» **TASK TO CARRY OUT**
List every line of the entries below that contains the word "title", copying each such line in full.

» **SOURCE DATA**
'''
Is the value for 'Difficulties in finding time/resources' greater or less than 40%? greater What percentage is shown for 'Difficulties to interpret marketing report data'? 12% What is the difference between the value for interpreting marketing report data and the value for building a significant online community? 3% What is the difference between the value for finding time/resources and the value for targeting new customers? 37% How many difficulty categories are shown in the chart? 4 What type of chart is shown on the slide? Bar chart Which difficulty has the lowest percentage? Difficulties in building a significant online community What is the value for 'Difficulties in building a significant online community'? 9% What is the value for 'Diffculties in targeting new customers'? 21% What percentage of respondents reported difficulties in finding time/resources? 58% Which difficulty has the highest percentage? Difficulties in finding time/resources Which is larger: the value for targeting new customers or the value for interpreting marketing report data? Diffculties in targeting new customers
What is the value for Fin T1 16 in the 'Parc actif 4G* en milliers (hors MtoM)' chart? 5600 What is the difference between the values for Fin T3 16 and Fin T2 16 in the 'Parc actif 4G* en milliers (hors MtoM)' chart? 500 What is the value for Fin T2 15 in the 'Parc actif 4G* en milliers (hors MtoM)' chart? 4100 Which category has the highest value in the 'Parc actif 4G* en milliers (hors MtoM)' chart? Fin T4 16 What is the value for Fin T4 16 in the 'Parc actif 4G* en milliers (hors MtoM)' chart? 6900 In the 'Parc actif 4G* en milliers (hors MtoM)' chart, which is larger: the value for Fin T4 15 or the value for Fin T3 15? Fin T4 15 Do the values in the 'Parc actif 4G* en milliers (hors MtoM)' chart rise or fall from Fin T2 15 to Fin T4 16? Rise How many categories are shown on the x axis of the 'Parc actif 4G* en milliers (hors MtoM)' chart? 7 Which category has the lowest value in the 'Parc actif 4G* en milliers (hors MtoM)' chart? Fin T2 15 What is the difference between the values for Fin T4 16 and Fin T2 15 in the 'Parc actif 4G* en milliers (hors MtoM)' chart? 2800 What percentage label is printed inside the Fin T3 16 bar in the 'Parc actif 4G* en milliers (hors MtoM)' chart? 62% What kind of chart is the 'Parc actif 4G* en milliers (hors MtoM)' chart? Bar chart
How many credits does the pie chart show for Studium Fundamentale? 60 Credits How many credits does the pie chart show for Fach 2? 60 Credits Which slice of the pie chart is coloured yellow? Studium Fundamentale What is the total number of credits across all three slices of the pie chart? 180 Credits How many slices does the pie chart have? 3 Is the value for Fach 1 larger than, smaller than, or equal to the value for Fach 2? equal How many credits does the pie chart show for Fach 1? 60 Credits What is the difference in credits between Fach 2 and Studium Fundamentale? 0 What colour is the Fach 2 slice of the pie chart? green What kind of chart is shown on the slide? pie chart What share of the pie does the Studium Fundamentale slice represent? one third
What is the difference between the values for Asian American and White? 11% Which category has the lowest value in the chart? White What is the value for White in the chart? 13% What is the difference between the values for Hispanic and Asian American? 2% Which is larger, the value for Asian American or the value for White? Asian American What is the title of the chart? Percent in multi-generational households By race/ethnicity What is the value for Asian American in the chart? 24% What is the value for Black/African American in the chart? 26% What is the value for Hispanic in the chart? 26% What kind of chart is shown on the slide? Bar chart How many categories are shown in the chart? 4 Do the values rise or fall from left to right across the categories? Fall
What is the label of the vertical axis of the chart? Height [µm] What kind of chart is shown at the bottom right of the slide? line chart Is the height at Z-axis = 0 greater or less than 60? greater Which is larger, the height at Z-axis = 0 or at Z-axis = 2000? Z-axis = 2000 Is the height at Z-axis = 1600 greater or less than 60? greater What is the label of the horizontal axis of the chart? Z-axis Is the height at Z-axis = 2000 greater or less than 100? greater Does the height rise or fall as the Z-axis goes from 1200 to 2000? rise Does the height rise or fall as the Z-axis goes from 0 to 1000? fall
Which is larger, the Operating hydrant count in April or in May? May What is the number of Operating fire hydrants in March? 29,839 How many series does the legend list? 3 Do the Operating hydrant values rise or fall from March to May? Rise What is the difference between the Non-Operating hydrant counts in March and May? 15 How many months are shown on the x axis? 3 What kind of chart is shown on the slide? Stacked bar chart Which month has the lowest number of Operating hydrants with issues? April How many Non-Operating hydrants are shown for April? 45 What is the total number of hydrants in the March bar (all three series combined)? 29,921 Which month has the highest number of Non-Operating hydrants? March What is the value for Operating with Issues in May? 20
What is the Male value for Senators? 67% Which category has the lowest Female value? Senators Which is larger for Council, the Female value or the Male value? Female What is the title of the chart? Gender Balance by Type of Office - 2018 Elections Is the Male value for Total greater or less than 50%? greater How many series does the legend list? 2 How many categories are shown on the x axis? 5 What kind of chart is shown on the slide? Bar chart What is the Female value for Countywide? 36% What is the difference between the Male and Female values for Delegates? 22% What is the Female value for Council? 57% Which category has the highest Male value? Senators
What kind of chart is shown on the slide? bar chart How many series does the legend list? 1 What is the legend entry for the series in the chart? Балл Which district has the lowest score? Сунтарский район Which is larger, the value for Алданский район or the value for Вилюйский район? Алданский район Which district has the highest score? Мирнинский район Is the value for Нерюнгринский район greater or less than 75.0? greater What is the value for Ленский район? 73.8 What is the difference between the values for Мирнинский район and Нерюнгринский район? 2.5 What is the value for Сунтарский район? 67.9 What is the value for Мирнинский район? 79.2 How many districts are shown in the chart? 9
'''
» **OUTPUT FOR THIS TASK**
What is the difference between the values for Asian American and White? 11% Which category has the lowest value in the chart? White What is the value for White in the chart? 13% What is the difference between the values for Hispanic and Asian American? 2% Which is larger, the value for Asian American or the value for White? Asian American What is the title of the chart? Percent in multi-generational households By race/ethnicity What is the value for Asian American in the chart? 24% What is the value for Black/African American in the chart? 26% What is the value for Hispanic in the chart? 26% What kind of chart is shown on the slide? Bar chart How many categories are shown in the chart? 4 Do the values rise or fall from left to right across the categories? Fall
What is the Male value for Senators? 67% Which category has the lowest Female value? Senators Which is larger for Council, the Female value or the Male value? Female What is the title of the chart? Gender Balance by Type of Office - 2018 Elections Is the Male value for Total greater or less than 50%? greater How many series does the legend list? 2 How many categories are shown on the x axis? 5 What kind of chart is shown on the slide? Bar chart What is the Female value for Countywide? 36% What is the difference between the Male and Female values for Delegates? 22% What is the Female value for Council? 57% Which category has the highest Male value? Senators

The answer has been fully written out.